И он прав — подвальный людоед обычно запихивает куски плоти в себя, но тут же отрыгивает, покрытые слизью и желудочным соком, и поедает уже после полного протухания. На попавшихся им останках нет ни слизи, ни довольно едкого и моментально прожигающего кожу желудочного сока. Да и не вымахал бы подвальный людоед таким здоровым, чтобы за секунды оторвать человеку ногу.
— Думай, Коннор, — торопит Гэвин, снова оглядываясь — в затылке появляется то самое колющее, щекотное чувство, которое безошибочно указывает на опасность, а далекий гул голосов духов, обычно звучащий на самом дне его разума, становится громче, настойчивей. Злее. — Думай! Хоть какие-то варианты!
— Мои варианты не подходят! — огрызается Коннор.
— Значит, отстойные варианты!
— Или… — Коннор вдруг затыкается. — Тихо…
Последнее он произносит еле слышно, а потом вдруг его глаза расширяются, округляются, вспыхивая голубоватым светом — и он хватает Гэвина за руку, дергая вниз.
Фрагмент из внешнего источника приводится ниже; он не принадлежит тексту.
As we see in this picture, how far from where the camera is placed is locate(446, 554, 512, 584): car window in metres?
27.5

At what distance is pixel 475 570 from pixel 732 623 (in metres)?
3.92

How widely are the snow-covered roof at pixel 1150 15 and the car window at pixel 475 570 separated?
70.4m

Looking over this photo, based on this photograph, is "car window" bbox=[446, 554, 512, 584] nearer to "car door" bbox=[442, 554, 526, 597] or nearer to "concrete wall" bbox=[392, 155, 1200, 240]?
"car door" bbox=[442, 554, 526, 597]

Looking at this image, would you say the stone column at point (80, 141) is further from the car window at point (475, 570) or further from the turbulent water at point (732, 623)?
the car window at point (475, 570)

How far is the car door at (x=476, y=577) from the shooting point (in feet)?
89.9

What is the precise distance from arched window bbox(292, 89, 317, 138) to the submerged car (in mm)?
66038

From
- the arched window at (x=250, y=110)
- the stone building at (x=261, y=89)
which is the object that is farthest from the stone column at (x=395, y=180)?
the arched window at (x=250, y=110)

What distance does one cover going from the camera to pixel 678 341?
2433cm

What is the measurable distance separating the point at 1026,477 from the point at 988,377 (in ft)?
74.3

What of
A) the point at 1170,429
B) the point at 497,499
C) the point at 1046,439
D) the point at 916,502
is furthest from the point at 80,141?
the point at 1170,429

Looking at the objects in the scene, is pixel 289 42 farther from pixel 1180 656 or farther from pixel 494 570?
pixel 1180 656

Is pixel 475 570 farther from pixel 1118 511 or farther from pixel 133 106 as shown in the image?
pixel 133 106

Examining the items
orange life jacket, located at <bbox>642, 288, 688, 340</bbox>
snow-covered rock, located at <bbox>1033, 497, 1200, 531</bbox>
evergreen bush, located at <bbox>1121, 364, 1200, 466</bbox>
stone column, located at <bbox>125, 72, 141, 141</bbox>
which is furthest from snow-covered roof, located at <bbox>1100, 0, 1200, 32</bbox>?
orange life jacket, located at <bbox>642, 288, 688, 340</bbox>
В мгновение ока он вползает в трубу на уровне пола, затягивая Гэвина за собой: тот даже не успевает ничего спросить, не то что протестовать или сопротивляться.
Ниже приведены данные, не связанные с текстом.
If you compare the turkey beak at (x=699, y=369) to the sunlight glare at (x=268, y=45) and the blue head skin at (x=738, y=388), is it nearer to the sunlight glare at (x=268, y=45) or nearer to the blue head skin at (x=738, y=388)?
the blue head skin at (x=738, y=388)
— Что?.. — выдает было он.
Но Коннор обхватывает его сзади вокруг талии, сжимая, утягивая все глубже и глубже в трубу, а следом его ладонь закрывает Гэвину рот.
— Не шевелись, — шепчет Коннор, — умоляю, не шевелись и не дыши…
И он зажимает Гэвину нос.
Все происходит так внезапно, что Гэвин даже не успевает глотнуть воздуха, и он едва не начинает вырываться — едва, но в последний момент заставляет себя замереть. Застыть.
Он слышит плеск.
Тихий, словно бы неуверенный плеск воды, выбивающийся из общего звучания потока. Плюх, плюх, плюх, шур, шур, будто что-то пробирается по тоннелю, не додумываясь выбраться на сухое пространство, но у Гэвина и мысли нет вылезти и дать этому чему-то добрый совет.
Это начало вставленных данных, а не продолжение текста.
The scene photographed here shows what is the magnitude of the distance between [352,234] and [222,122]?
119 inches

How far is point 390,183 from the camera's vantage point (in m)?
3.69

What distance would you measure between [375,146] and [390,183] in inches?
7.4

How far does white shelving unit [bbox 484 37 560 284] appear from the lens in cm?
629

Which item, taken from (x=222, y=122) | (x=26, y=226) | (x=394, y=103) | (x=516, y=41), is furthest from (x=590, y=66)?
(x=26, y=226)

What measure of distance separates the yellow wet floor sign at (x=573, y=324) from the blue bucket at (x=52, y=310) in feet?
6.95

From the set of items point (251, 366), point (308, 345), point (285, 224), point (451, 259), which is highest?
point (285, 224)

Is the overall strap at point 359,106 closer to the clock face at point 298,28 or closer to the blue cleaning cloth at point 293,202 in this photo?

Вой духов в ушах становится все выше и выше, а легкие Гэвина сжимаются все сильнее и сильнее, как и рука Коннора на талии, а потом тень на мгновение закрывает просвет трубы, почти дотягиваясь до коленей Гэвина.
Его палец подрагивает от напряжения на спусковом крючке.
Плеск стихает, и через несколько томительных, мучительных секунд Коннор опускает руку, позволяя Гэвину сделать вдох. Воздух режет легкие, как нож, но Гэвин дышит, дышит, даже пропитанный вонью и водяными парами воздух сейчас кажется ему блаженством. Они выбираются из трубы, хотя Коннор по-прежнему цепляется за Гэвина, будто боится потерять в этих тоннелях, стоит только отвернуться. Кровь постепенно отливает от головы, звон в ушах сходит на нет, и только сейчас Гэвин начинает чувствовать, с какой силой Коннор сжимает его локоть.
И какое холодное, пустое у него лицо.
Будто он до смерти напуган.
— Что? — сипит Гэвин. — Кон, что? Что случилось? Даже если это инфернал, то мы…
— Это не инфернал, — Коннор поворачивает к нему лицо, в глазах отражение того, что Гэвин привык называть «очень плохие новости». — Не инфернал, и не водяная нежить, и не подвальный людоед. Гэвин, я знаю, что это.